— WHAT IS ASKED —
What do the lines say from the one containing "In the scene as depicted, in what order do" to the end of the records? Restate them word for word, and only those.

— TASK DATA —
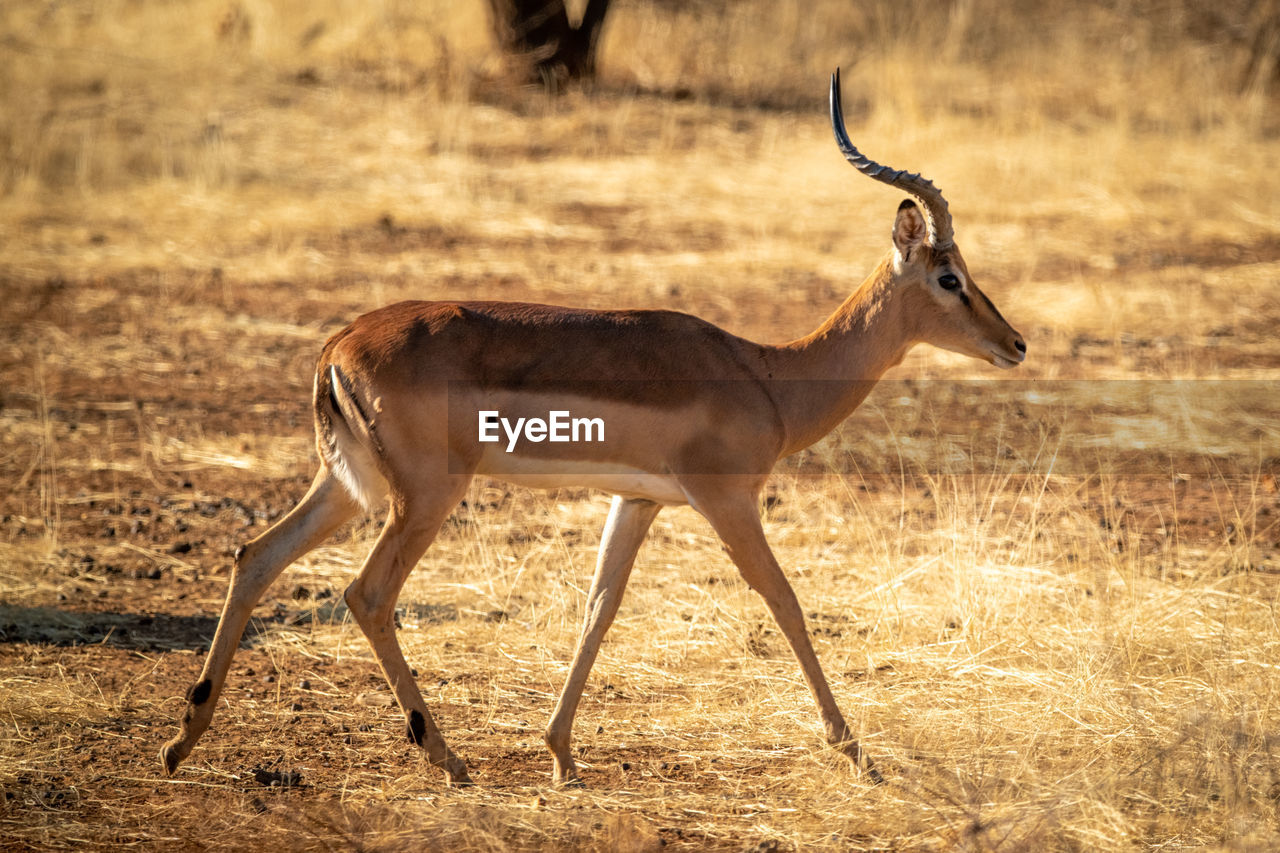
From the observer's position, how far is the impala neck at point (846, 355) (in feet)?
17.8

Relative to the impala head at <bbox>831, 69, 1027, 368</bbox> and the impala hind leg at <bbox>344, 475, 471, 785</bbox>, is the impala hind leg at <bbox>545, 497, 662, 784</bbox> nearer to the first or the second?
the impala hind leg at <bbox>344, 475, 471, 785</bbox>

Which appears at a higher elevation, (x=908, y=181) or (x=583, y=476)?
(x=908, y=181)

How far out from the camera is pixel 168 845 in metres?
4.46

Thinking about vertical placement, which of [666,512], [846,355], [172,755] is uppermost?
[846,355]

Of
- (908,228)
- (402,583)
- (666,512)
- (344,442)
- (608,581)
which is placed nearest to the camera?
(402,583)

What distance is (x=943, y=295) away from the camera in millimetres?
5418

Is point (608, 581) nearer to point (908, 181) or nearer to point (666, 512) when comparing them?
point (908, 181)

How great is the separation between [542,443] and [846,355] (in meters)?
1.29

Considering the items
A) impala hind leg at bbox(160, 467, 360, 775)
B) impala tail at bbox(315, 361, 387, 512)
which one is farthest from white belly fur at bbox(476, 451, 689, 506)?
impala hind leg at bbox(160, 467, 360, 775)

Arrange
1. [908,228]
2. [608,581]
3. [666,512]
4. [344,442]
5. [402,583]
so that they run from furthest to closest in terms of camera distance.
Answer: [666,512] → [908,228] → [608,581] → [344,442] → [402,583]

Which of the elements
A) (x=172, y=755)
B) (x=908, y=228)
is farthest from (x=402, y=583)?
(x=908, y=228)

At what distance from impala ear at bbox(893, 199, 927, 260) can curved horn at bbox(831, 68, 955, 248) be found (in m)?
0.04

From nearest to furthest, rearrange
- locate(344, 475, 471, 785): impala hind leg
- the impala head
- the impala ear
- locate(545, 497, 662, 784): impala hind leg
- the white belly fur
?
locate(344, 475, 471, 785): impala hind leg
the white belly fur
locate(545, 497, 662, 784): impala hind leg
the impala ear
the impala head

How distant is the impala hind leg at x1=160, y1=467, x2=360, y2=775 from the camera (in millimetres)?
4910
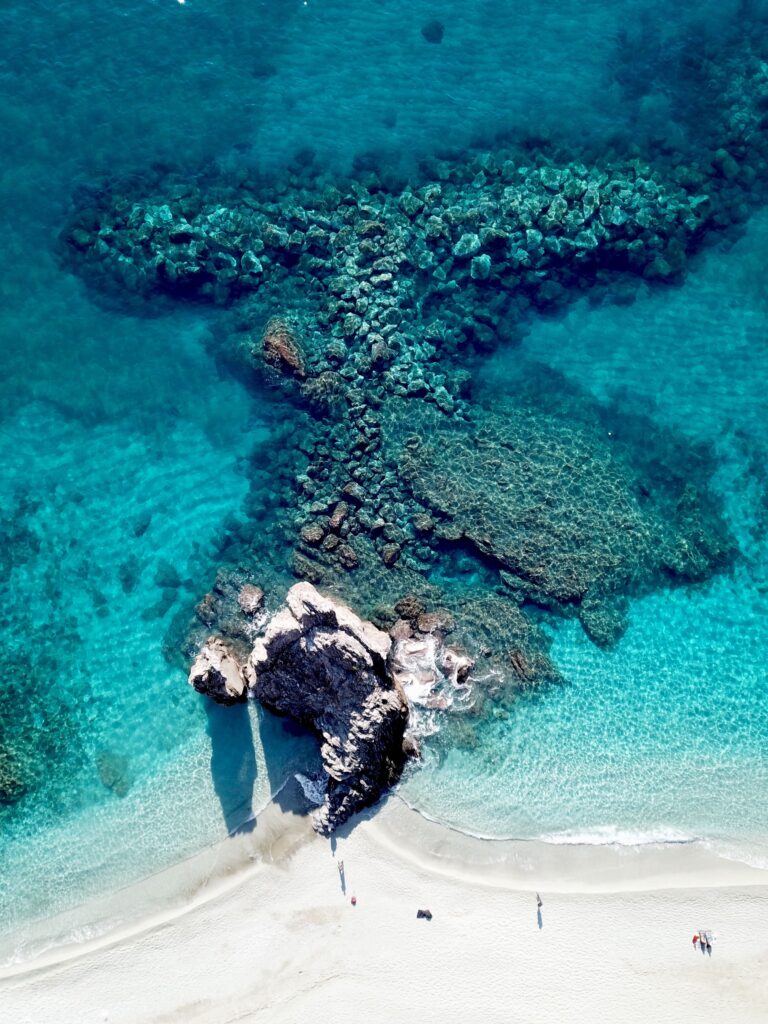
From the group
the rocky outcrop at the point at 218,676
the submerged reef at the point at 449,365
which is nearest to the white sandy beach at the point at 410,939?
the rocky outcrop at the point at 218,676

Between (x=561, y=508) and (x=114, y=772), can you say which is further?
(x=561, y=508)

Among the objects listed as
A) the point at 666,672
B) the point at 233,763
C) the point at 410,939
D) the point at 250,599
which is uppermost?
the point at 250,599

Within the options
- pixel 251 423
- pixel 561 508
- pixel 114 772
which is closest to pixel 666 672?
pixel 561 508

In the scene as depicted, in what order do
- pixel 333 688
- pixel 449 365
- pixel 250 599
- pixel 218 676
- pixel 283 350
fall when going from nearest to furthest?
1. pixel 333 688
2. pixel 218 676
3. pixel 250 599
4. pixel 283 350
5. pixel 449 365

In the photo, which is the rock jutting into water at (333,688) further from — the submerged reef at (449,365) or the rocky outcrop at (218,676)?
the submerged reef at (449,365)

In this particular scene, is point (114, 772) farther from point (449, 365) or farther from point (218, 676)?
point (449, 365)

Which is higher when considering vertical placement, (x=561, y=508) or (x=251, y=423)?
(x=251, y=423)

— EXERCISE ANSWER —
In the scene as depicted, in what order do
- pixel 333 688
- pixel 449 365
- pixel 250 599
- pixel 218 676
- pixel 283 350
fall when going from nearest to furthest?
1. pixel 333 688
2. pixel 218 676
3. pixel 250 599
4. pixel 283 350
5. pixel 449 365

In the photo, which is the rock jutting into water at (333,688) further from — the submerged reef at (449,365) or the rocky outcrop at (218,676)?
the submerged reef at (449,365)

In this particular scene, is point (114, 772) farther from point (449, 365) or farther from point (218, 676)?
point (449, 365)

Which is higher when considering vertical placement, (x=561, y=508) or (x=251, y=423)?
(x=251, y=423)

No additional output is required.